Clinicaltrials.gov Identifier: NCT02737501 on April 14, 2016.
随机临床试验中的治疗转换给进行因果推断带来了挑战。意向性分析(ITT)在存在治疗转换的情况下往往无法充分捕捉治疗的因果效应。因此,决策者可能更关注不允许治疗转换的假设治疗策略的因果效应。例如,3期ALTA - 1L试验表明,如果未发生治疗转换,与克唑替尼相比,布加替尼可能改善总生存期(OS)。他们使用删失逆概率加权法(IPCW)进行的敏感性分析报告的风险比(HR)为0.50(95%置信区间,0.28 - 0.87),而他们最初的ITT分析估计的HR为0.81(0.53 - 1.22)。
我们使用有向无环图来描绘存在治疗转换时ALTA - 1L试验的临床情况,阐明治疗 - 混杂因素反馈的概念,并强调对g方法的需求。在对ALTA - 1L试验数据的重新分析中,我们使用IPCW和参数化g公式来调整基线和随时间变化的协变量,以估计两种假设治疗策略对OS的影响:“始终使用布加替尼治疗”与“始终使用克唑替尼治疗”。我们使用不同的模型规格和权重截断方法进行了各种敏感性分析。
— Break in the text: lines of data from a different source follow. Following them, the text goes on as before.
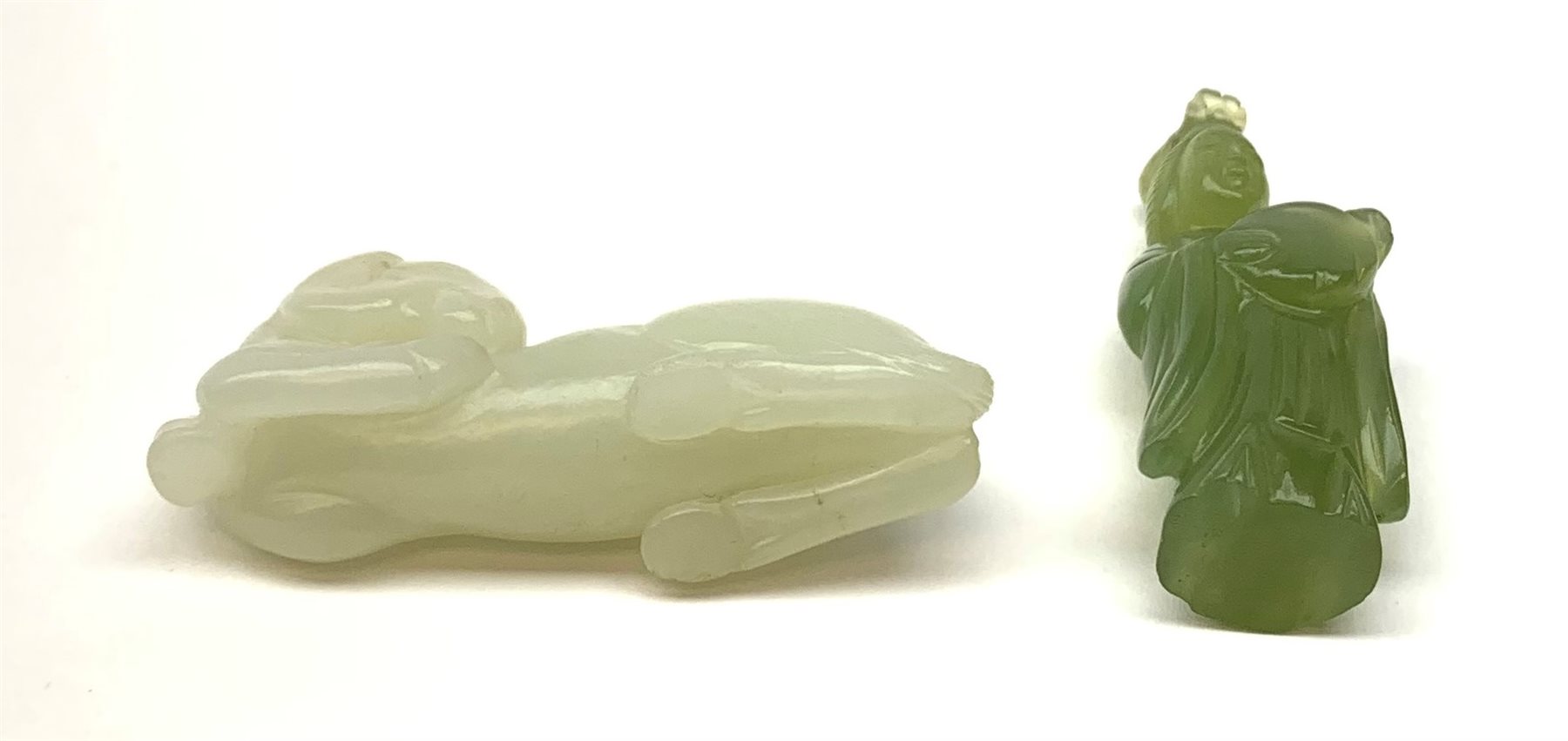 A Chinese celadon jade carved figure, modelled as a recumbent horse, L6cm, together with a nephite jade carved figure modelled as Guanyin, H5.5cm. 
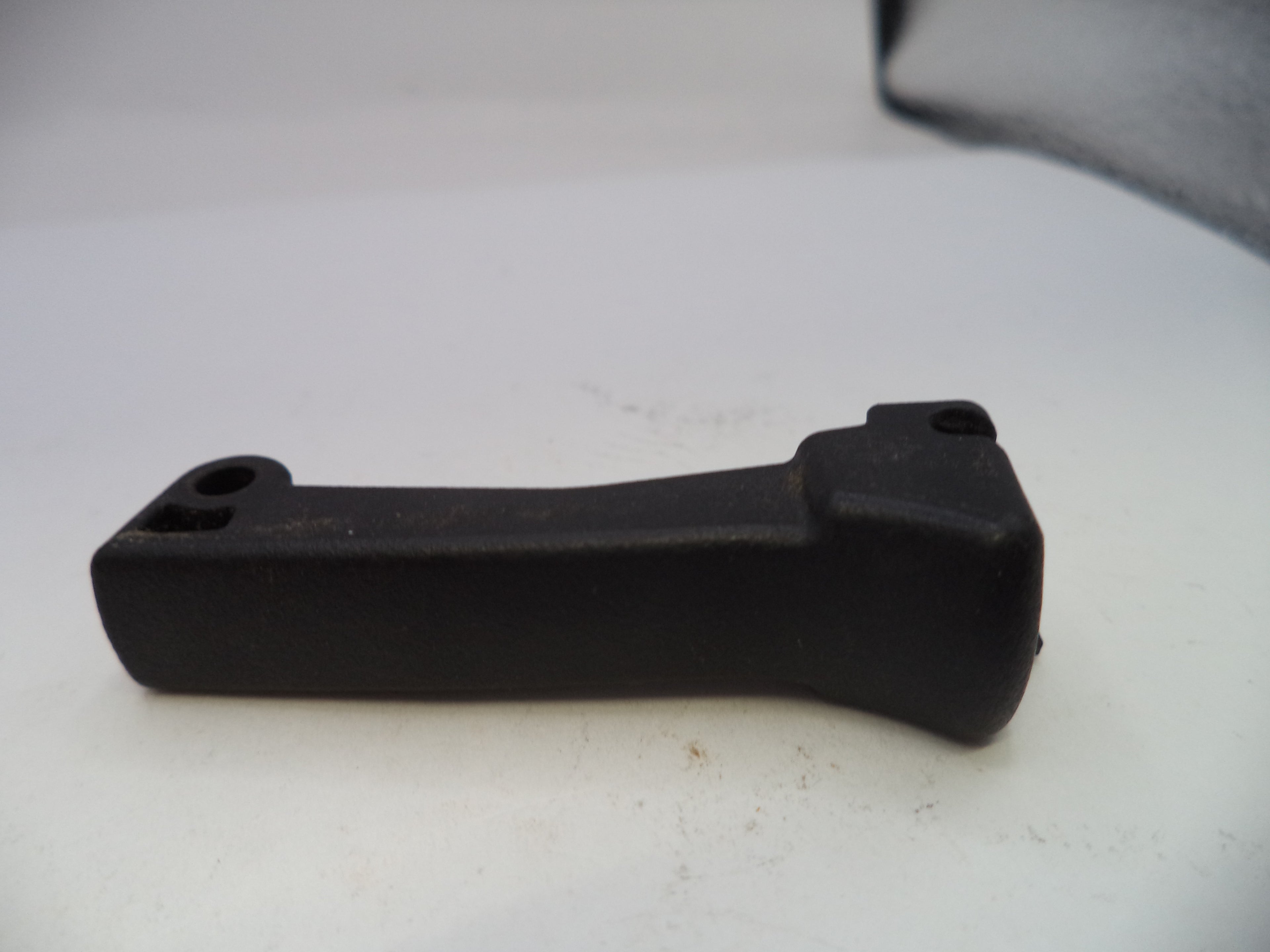 Black plastic component on a white background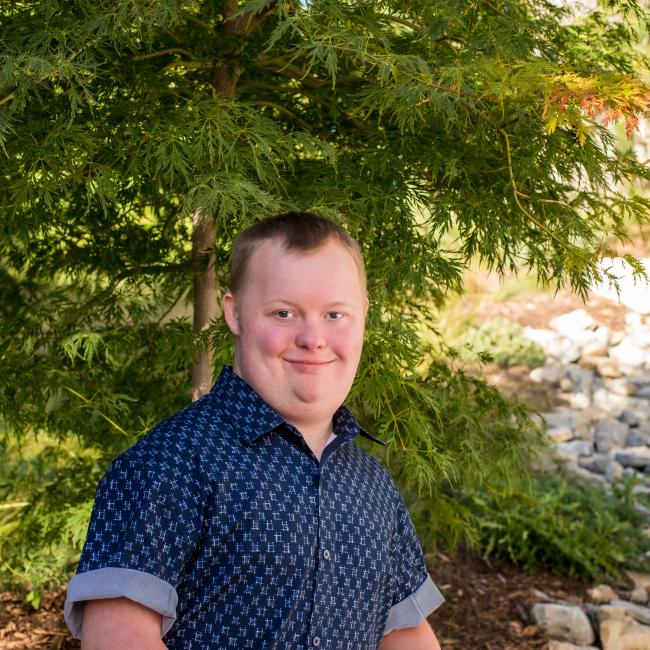 Man with down syndrome wearing a blue button down smiling at the camera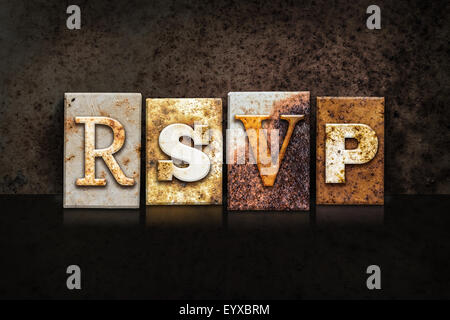 The word "RSVP" written in rusty metal letterpress type on a dark textured grunge background. Stock Photo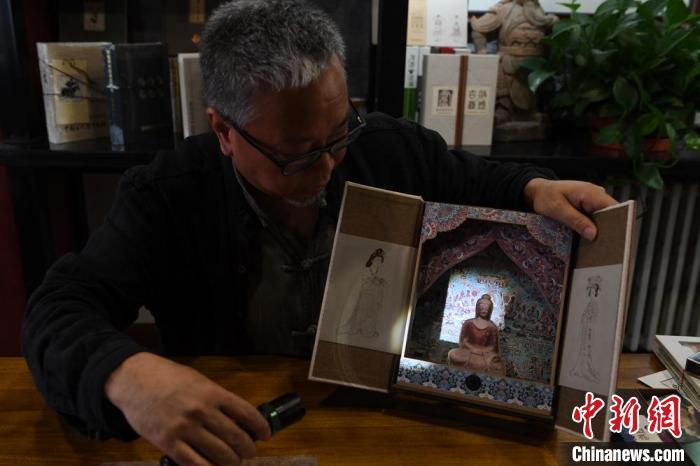 圖為讀者出版集團(tuán)讀者晉林工作室獨(dú)立出品人徐晉林，展示互動性強(qiáng)的敦煌題材手工書。(資料圖) 楊艷敏 攝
在一系列敏感性分析中应用IPCW方法得出的累积风险比(cHRs)范围在0.38(0.12,0.98)至0.73(0.45,1.22)之间,风险比(RRs)范围在0.52(0.32,0.98)至0.79(0.54,1.17)之间。应用参数化g公式得出的cHRs范围在0.61(0.38,0.91)至0.72(0.43,1.07)之间,RRs范围在0.71(0.48,0.94)至0.79(0.54,1.05)之间。
我们的结果一致表明,我们估计的ITT效应估计值(cHR:0.82(0.51,1.22))可能在广泛的模型选择中低估了布加替尼的益处约10 - 45个百分点(使用IPCW)和10 - 20个百分点(使用参数化g公式)。我们的分析强调了进行敏感性分析的重要性,因为单次分析的结果在一系列敏感性分析中可能会成为异常值。
Clinicaltrials.gov标识符:2016年4月14日的NCT02737501。